**What to work on**
In the fruitcake passage, what is the fruitcake prepared for Easter in Bulgaria called?

**Exercise passage**
^^^^

Fruitcakes are typically served in celebration of weddings and Christmas. Given their rich nature, fruitcakes are most often consumed on their own, as opposed to with condiments (such as butter or cream).[1]


History


A traditional Easter Simnel cake
A traditional Easter Simnel cake

Fruitcakes soon proliferated all over Europe. Recipes varied greatly in different countries throughout the ages, depending on the available ingredients as well as (in some instances) church regulations forbidding the use of butter, regarding the observance of fast. Pope Innocent VIII (1432–1492) finally granted the use of butter, in a written permission known as the ‘Butter Letter' or Butterbrief in 1490, giving permission to Saxony to use milk and butter in the Stollen fruitcakes.[2]

Starting in the 16th century, sugar from the American Colonies (and the discovery that high concentrations of sugar could preserve fruits) created an excess of candied fruit, thus making fruitcakes more affordable and popular.[3]

The 17th century English fruitcake was originally yeast-leavened, and the rum and dried fruit helped extend the shelf life of the cake.[4]


In various countries



Australia


In Australia, fruitcake is consumed throughout the year, but most commonly at Christmas, and is available at most major retail outlets. The cake is rarely eaten with icing, often it's consumed with butter, margarine, & custard.


Bahamas


In the Bahamas, not only is the fruitcake drenched with rum, but the ingredients are as well. All of the candied fruits, walnuts, and raisins are placed in an enclosed container and are soaked with the darkest variety of rum, anywhere from 2 weeks to 3 months in advance. The cake ingredients are mixed, and once the cake has finished baking, rum is poured onto it while it is still hot.


Bulgaria


In Bulgaria, the common fruitcake is known as keks (Bulgarian: кекс [kɛks]), is home-made and is consumed throughout the year. Recipes for keks vary, but commonly it contains flour, butter and/or cooking oil, milk, yeast, yoghurt, eggs, cocoa, walnuts, and raisins. It is usually baked in Bundt-style pans.

There is also another specific type of fruitcake prepared for Easter, which is known as kozunak (Bulgarian: козунак [kozoˈnak]).


Canada


The fruitcake is commonly eaten during the Christmas season in Canada. Rarely is it seen during other times of the year. The Canadian fruitcake is similar in style to the UK version, as it is in most Commonwealth countries. However, there is rarely icing on the cake and alcohol is not commonly put in Christmas cakes that are sold. The cakes are shaped like a small loaf of bread, and often covered in marzipan.

Dark, moist and rich Christmas fruitcakes are the most frequently consumed, with white Christmas fruitcake less common. These cakes tend to be made in mid-November to early December when the weather starts to cool down. They are a staple during Christmas dinner and a gift generally exchanged between business associates and close friends/family.


Chile


Pan de Pascua is a fruitcake traditionally eaten around Christmas and Epiphany.


France


In France, as in some other non-English speaking countries, the gâteau aux fruits ("fruit-cake") is often simply called "Cake".


Germany


In Germany, baked goods that fit the description of fruitcake are not usually regarded as cake but rather as sweet breads.

^^^^

**Available data**
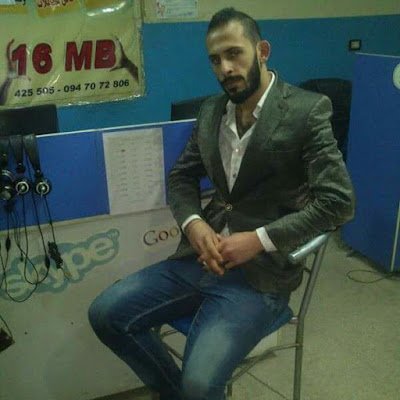 ahmed_mehm74676's profile picture. 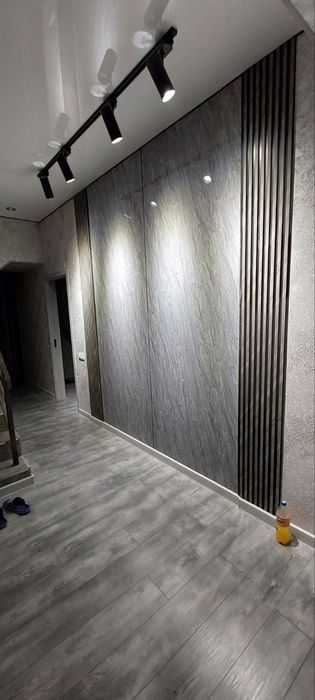 Decor pvx maxsulotlari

^^^^

**Solution to this exercise**
Kozunak (Bulgarian: козунак).